───── PAGE EXCERPT ─────

The recent public response to plastic pollution, and banning or reducing single use plastics, has been phenomenal and has sent real signals for change.

This comes at an important time, too, not just because the oceans are choking on plastic but also because it is becoming harder to find outlets to recycle used plastics, and because the European Commission is driving more ambitious policy to ban single use plastics and significantly increase reuse.

However, it is not just plastic packaging that we need to find a way to avoid or reuse – it’s everything we use in our everyday lives from gadgets and furniture to clothing. About 40% of a country’s typical greenhouse gas emissions are related to manufacturing and distributing goods. We can help cut this down by avoiding unnecessary waste, and by making sure that all of the goods we have are:

  • used for as long as possible, through good maintenance and repair
  • used as much as possible, through selling or buying second hand and sharing or borrowing, and
  • given a second chance through refurbishing and upcycling

Many of these activities we already carry out as part of our everyday lives – we might get shoes resoled, for example, rather than replacing them, or borrow a neighbour’s hedge cutter for our garden in summer. However, prioritising repair, borrowing or buying second hand / upcycled rather than new is still far from the norm.

───── DATA LISTING ─────

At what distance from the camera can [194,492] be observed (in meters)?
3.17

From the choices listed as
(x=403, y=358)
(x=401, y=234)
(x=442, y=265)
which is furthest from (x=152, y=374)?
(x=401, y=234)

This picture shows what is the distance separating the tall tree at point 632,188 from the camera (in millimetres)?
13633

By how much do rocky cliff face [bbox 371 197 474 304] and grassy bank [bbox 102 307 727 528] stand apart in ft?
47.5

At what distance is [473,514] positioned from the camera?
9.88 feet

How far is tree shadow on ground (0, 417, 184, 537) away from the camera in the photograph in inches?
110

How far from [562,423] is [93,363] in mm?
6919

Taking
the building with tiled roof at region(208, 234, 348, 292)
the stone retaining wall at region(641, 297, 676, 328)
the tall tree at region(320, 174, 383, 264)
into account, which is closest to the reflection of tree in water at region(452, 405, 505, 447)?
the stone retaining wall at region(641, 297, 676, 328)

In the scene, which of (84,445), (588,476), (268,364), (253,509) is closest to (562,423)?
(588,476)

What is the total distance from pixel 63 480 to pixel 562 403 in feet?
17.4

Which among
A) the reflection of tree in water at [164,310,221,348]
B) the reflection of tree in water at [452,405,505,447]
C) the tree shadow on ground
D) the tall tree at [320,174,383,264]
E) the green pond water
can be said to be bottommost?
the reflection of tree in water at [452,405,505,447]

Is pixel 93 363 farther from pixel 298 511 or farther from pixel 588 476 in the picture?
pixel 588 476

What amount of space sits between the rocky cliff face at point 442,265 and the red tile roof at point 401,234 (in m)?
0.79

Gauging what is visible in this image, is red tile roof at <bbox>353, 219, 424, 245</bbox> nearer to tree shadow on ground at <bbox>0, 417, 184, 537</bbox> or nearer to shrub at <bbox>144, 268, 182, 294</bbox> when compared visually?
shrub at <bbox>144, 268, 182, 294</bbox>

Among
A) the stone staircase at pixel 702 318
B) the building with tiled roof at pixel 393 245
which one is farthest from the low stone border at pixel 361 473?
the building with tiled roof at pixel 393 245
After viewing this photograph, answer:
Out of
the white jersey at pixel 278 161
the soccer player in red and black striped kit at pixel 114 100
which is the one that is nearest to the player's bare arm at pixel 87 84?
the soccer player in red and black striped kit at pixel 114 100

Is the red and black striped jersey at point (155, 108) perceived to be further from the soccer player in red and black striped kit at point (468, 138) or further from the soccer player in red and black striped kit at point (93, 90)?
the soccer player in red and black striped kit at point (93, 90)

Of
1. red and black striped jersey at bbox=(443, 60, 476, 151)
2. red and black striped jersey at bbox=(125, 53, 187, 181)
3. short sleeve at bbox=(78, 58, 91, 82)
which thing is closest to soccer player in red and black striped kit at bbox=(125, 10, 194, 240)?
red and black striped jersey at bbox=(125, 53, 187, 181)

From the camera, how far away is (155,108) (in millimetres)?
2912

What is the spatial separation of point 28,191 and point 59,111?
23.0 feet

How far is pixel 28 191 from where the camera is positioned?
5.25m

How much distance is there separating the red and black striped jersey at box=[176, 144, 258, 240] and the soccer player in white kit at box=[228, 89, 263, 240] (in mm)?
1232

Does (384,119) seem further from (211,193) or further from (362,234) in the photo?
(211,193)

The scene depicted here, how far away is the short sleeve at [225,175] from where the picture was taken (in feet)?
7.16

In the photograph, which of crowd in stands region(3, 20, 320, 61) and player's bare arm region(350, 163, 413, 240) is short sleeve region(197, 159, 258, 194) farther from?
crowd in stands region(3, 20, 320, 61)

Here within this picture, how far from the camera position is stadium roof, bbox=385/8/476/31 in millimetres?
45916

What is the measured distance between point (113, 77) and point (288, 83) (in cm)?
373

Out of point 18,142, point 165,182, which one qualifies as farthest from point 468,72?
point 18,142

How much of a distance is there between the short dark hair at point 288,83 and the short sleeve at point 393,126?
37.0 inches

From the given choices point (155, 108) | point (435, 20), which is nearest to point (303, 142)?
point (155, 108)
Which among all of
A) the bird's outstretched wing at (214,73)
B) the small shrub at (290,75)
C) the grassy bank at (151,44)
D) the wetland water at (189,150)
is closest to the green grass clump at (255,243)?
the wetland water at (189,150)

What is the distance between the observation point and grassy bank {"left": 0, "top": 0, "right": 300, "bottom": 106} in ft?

─────

*SET TASKS:*
**a.** Summarize the passage on reducing waste in two sentences.
**b.** Transcribe the passage on reducing waste, beginning at the words "The recent public" and stopping after "significantly increase reuse.".
**c.** List every activity named in the three bullet points of the passage on reducing waste.
These rows come from a separate source.

*FINAL RESULTS:*
**a.** Public action against single-use plastics has been strong and comes as recycling outlets shrink and the European Commission pushes for bans and more reuse. Because about 40% of a country's typical greenhouse gas emissions relate to making and distributing goods, all goods should be kept in use longer through repair, second-hand trade, sharing and upcycling, though these choices are still far from the norm.

**b.**
The recent public response to plastic pollution, and banning or reducing single use plastics, has been phenomenal and has sent real signals for change.

This comes at an important time, too, not just because the oceans are choking on plastic but also because it is becoming harder to find outlets to recycle used plastics, and because the European Commission is driving more ambitious policy to ban single use plastics and significantly increase reuse.

**c.**
- maintenance
- repair
- selling second hand
- buying second hand
- sharing
- borrowing
- refurbishing
- upcycling